A woman's lifestyle, including diet and other behaviors, can have an affect on her breast milk, and therefore on her baby. It's important for all nursing mothers to take care of themselves so they can provide the best care to their babies. This includes getting enough rest and proper nutrition so you have enough energy to take care of your baby and avoid illness. Some women think that when they are sick, they should not breastfeed. But, most common illnesses, such as colds, flu, or diarrhea, can't be passed through breast milk. In fact, if a mother is sick, her breast milk will have antibodies in it. These antibodies will help protect her baby from getting the same sickness. Here are some other lifestyle issues that affect breast milk:
VirusesA few viruses can pass through breast milk. HIV, the virus that causes AIDS, is one of them. Women who are HIV positive should not breastfeed. Also, women with Hepatitis C may be able to transmit the virus through breast milk, but it is not certain. However, bleeding or cracked nipples on the breast of a woman with Hepatitis C puts a breastfeeding infant at higher risk for getting the virus.

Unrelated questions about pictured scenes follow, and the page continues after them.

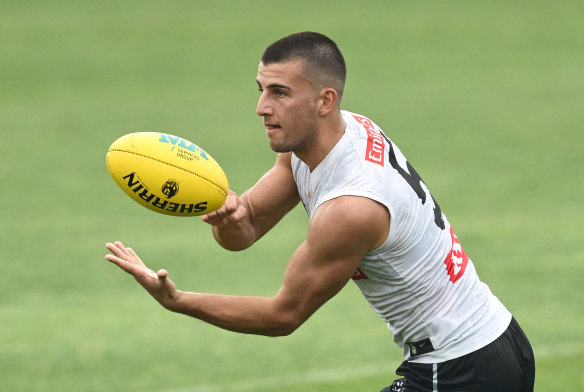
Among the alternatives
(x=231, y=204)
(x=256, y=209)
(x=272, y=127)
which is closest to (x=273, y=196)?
(x=256, y=209)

Breastfeeding mothers who have generally good diets produce healthy breast milk for their babies, even when they don't eat well at times. But, chronically undernourished women who have had diets very low in vitamins and minerals, and low stores in their bodies may produce milk that is lower than normal in some vitamins, especially vitamins A, D, B6, or B12. These breastfeeding mothers can help the vitamin levels in their milk return to normal by improving their diets or by taking vitamin supplements. It is recommended that nursing mothers take in about 2700 calories every day (about 500 calories more than a non-pregnant, non-nursing woman).